Fifty-two patients were diagnosed with HCC during the study period. Twelve of those patients received no treatment, 14 underwent radiofrequency ablation, 2 had transarterial chemoembolization, and 5 received chemotherapy (sorafenib), all of whom were excluded from the analysis. The study cohort was made up of the remaining 19 patients that underwent resection and 57.9% of them were men (n = 11). The mean age of the study patients was 68.1 ± 8.5 years (range: 44-81) and the mean body mass index was 26.4 ± 3.6kg/m2 (range: 18.5 - 33.3). A total of 26.3% (n = 5) of the patients presented with cirrhosis (Child-Pugh A, etiology: 2 patients with non-alcoholic steatohepatitis, 1 with alcoholic steatohepatitis, and one patient with hepatitis C and alcoholic steatohepatitis). Five patients (26.3%) had hepatitis C virus (4 without cirrhosis). The etiology of liver damage without cirrhosis in the remaining patients was determined in 8 of them (4 with nonalcoholic steatohepatitis and 4 with alcoholic steatohepatitis). The mean AFP level was 463.3 ± 1,057 ng/ml (range: 1.7-4002.4).
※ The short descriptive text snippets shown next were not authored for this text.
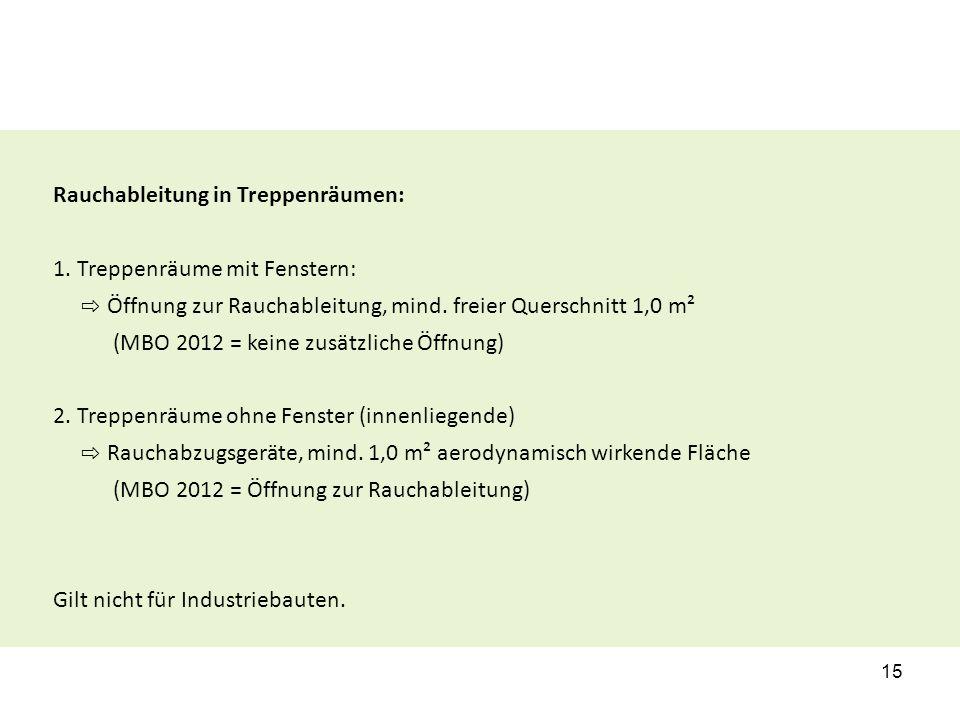 Rauchableitung in Treppenräumen: 1. Treppenräume mit Fenstern: ⇨ Öffnung zur Rauchableitung, mind. freier Querschnitt 1,0 m² (MBO 2012 = keine zusätzl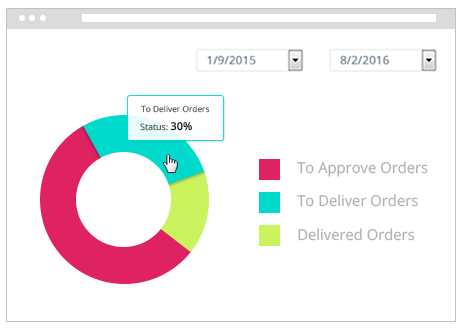 Order Reports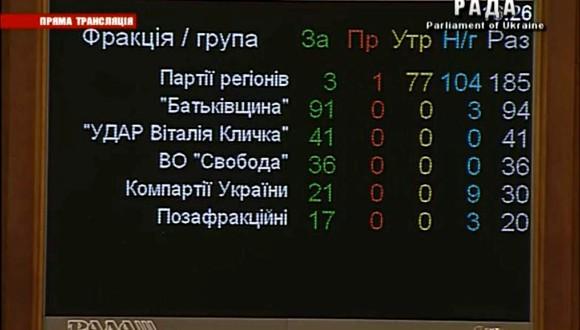Рада не проголосовала за киевские выборы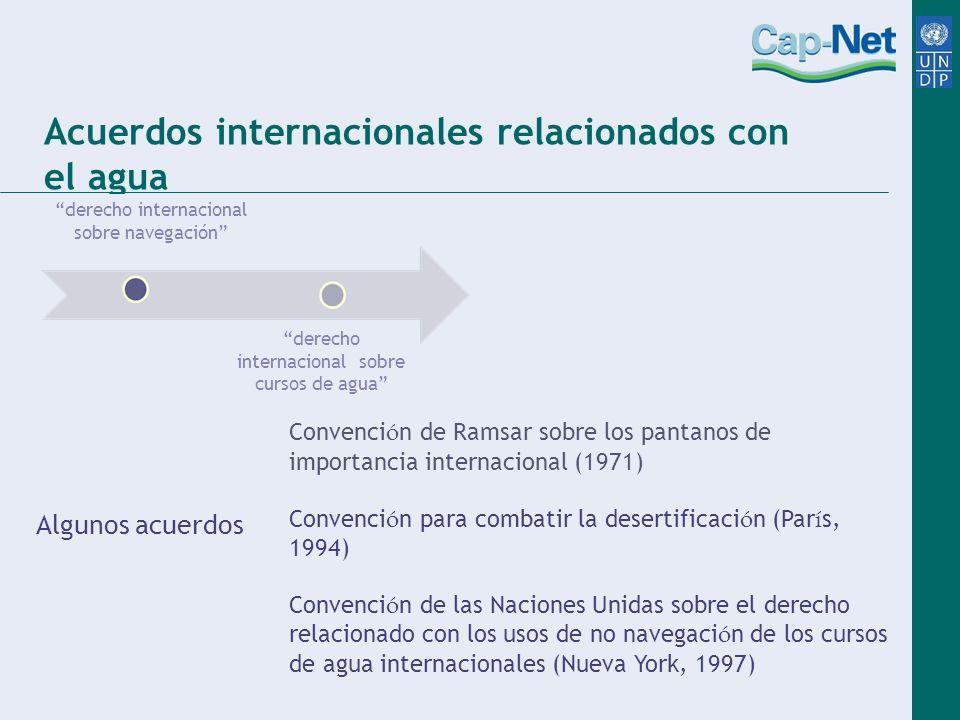 Acuerdos internacionales relacionados con el agua Algunos acuerdos Convenci ó n de Ramsar sobre los pantanos de importancia internacional (1971) Conve
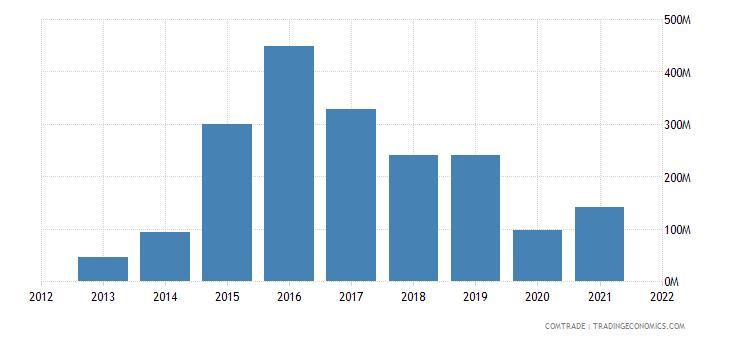 south korea exports croatia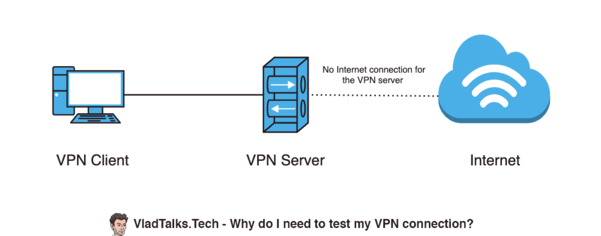 Diagram showing why you need to test your VPN connection.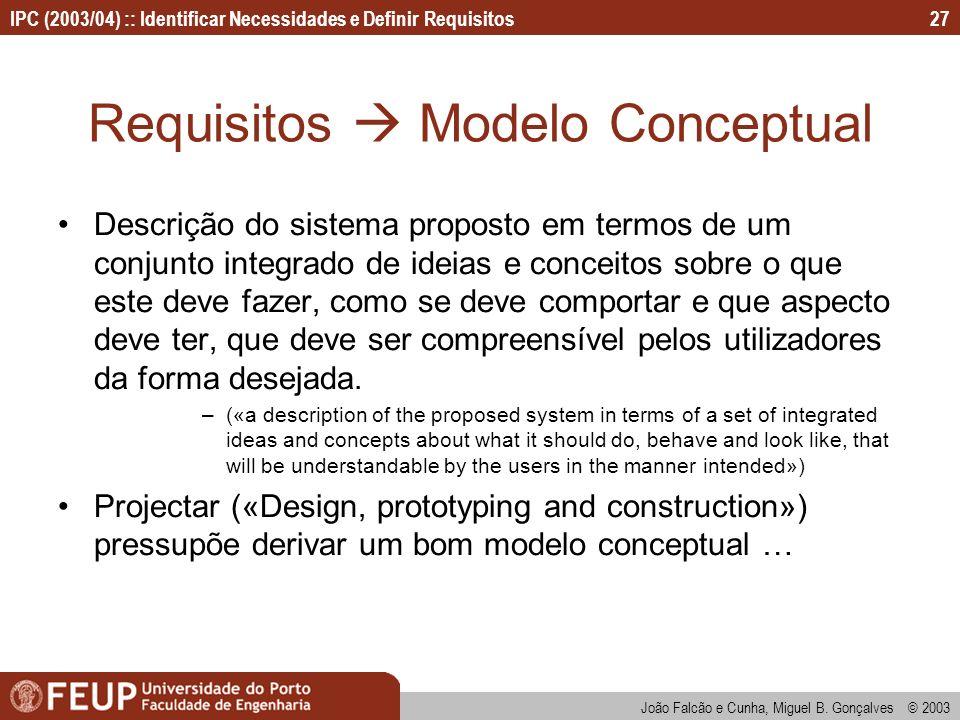 Requisitos  Modelo Conceptual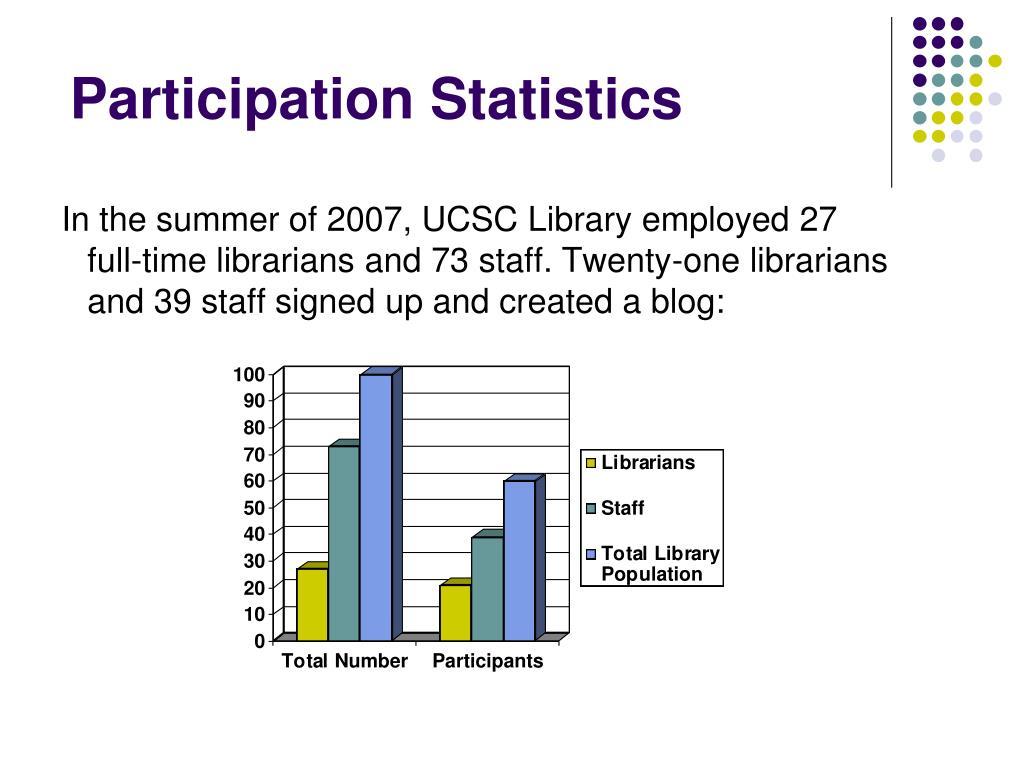 Participation Statistics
The mean lesion size was 6.6 ± 2.4cm (range: 2-10). Eighteen patients (94.7%) had a single tumor and 63.7% of the lesions were on the right side (n = 12). A total of 52.6% (n = 10) of the patients were classified as Okuda stage I and the mean MELD score was 7.6 ± 2.3 (range: 1-11). All the patients were classified as BCLC stage A.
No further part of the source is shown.